At the recent conference Teradata made three significant announcements. At present their architecture encompasses three technical platforms: the traditional relational, the analytical database they acquired via Aster, and Hadoop, where they have partnered with Hortonworks. Their approach is to layer their software around these platforms, allowing customers to deploy on whichever combination is most appropriate. The Teradata Querygrid allows a single SQL query to be orchestrated across systems without moving the data. Certainly as a concept this will be appealing to many customers.

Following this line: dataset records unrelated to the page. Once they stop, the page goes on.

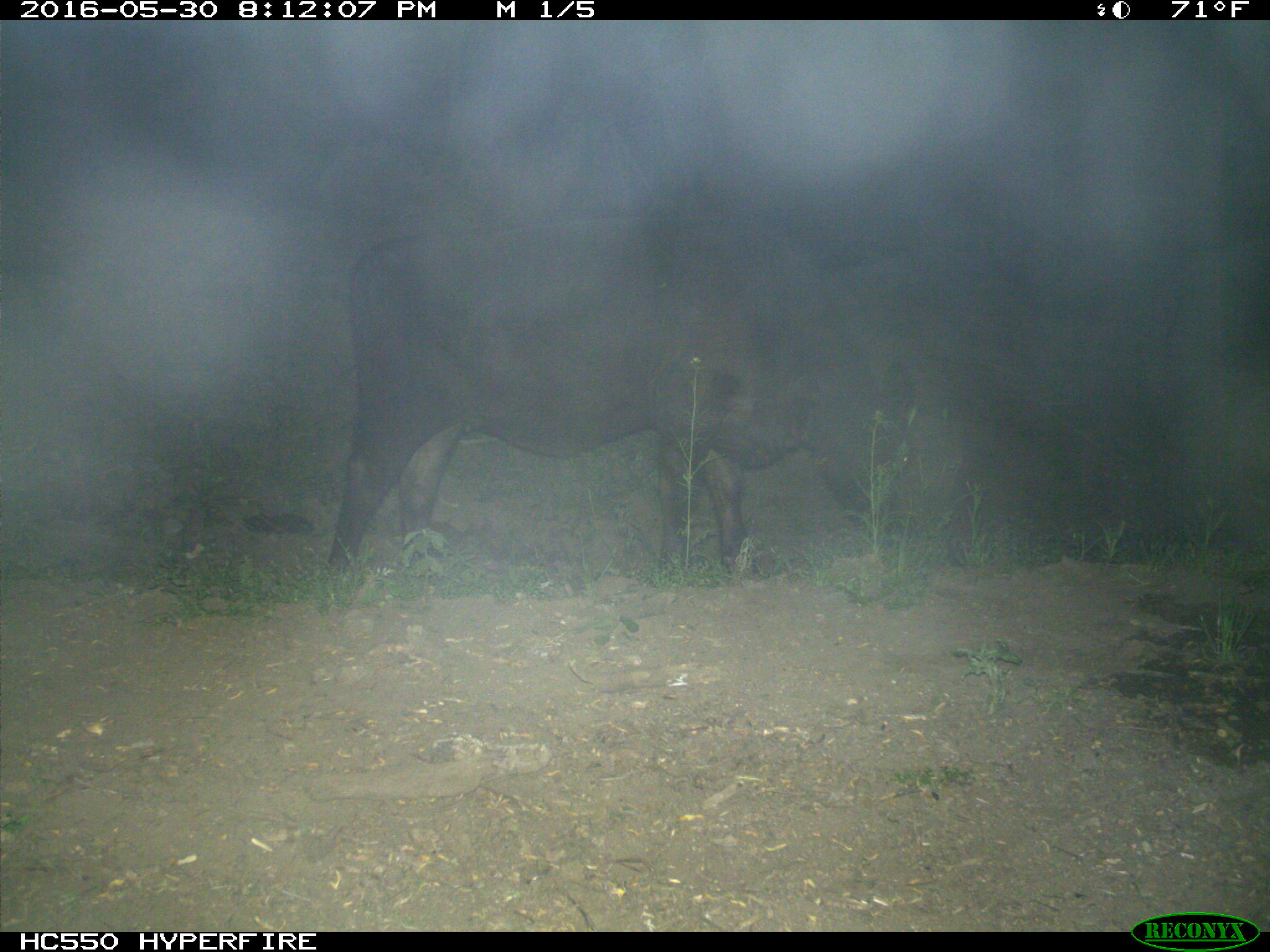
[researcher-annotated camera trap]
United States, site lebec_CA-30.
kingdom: Animalia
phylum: Chordata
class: Mammalia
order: Artiodactyla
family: Bovidae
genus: Bos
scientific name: Bos taurus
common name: domestic cow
Bos taurus (domestic cow).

It also announced the Active Enterprise Data Warehouse 6750 platform, aimed at the highest end use cases, claiming to be able to handle up to 61 petabytes of data. Certainly Teradata has dozens of customers in its ”petabyte club”, so its on-going investment here will be welcome to those with the ultra-high volumes of data. The core database itself received an upgrade in the form of Teradata Database 15, which allows users to run analytical queries across multiple systems as well as run non-SQL languages within the database, and supports JSON (the low overhead alternative to XML) data. This last is aimed at the increasingly important area of sensor data and embedded processor data.

Overall, Teradata continues to be a major player at the high end of the data warehouse market. It has actively embraced newer technologies e.g. the multi-processing columnar approach of Aster, and more recently with Hadoop, going well beyond paying lip service to the newer analytic approaches. Customers with especially demanding workloads should certainly consider its capabilities.